We learned that she was afraid of everything--steps, doors, kitchen utensils, the computer mouse, lights, the TV, a sheet of paper, a change in flooring, men, hands, noises....  If it moved, she was afraid.  We could see it when she tried to move away or hide, and worse, we could see the fear in her eyes.  And did I mention that she wasn't housebroken, didn't know her name, and didn't recognize any English words?  She was pretty much a blank slate.  By the time I knew these things I was wondering what I'd gotten myself into and feeling the desire to move this Aire-girl to a forever home as soon as possible.  Particularly one that wasn't mine.

That first night I was a little nervous for our oak floors (which don't fare well with dog pee) but I wanted her to feel comfortable and safe.  I chose the room across the hall from the kitchen to sleep.  We lifted the rug and laid plastic underneath to protect the floors, then added some blankets and Hannah's bed.  She and I settled on the floor for the night.  I'm sure it had been a stressful day for her.  She nestled into me and fell asleep.  I didn't sleep well but she slept like a baby.

When the sun rose the next morning Hannah yawned, stretched, almost smiled, and did a little playbow.  Her eyes were alight with joy and, dare I say it, love.  I sensed that she recognized me as pack leader and felt that she belonged to this new place in her world.  That was when I began to fall in love with Hannah.

Unlike most Airedales, Hannah was an introvert.  At the dog park she wandered away to sniff on her own.  When visitors came she watched from another room.  When people approached her in the car and extended a hand for her to sniff it, she moved to the other side.  Probably because of early experiences she was wary of people she didn't know.  She always preferred me and when at home, moved with me from room to room.  The females in our family became her pack and, eventually, she included my husband.

Airedale Hannah
We knew a few weeks ago that her time with us was coming to an end.  In December she was diagnosed with kidney disease, spindle cell/soft tissue sarcoma, and lymphoma.  From the time a dog is diagnosed with lymphoma to end of life is usually 4 to 6 weeks.  We had the blessing of six months with her after diagnosis.  Losing a beloved Airedale is sad beyond words--heart-breaking, really--but for me, having to choose the time to say good-bye was wretched.  I wish that duty had been taken from my hands but it wasn't.  What made it harder was that she was alert and attentive (though extremely limited physically).

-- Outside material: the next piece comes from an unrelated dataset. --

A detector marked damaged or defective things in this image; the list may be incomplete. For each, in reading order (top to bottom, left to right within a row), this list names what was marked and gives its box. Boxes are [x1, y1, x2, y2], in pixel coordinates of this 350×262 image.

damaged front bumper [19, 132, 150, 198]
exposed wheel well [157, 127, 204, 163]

As Hannah's abilities decreased we scheduled her last visit to the vet for this morning.  I spent most of last night on the kitchen floor nestled next to her.  I didn't want her to feel alone and I especially wanted her to know that she was--and is--loved.  It seemed like we'd come full circle.

Being Hannah's adoptive mom has been one of the best experiences of my life -- both a blessing and a joy.  How I love her!  And how I miss her!!!

There's a new Aire-Angel in Heaven today.  And my heart is broken.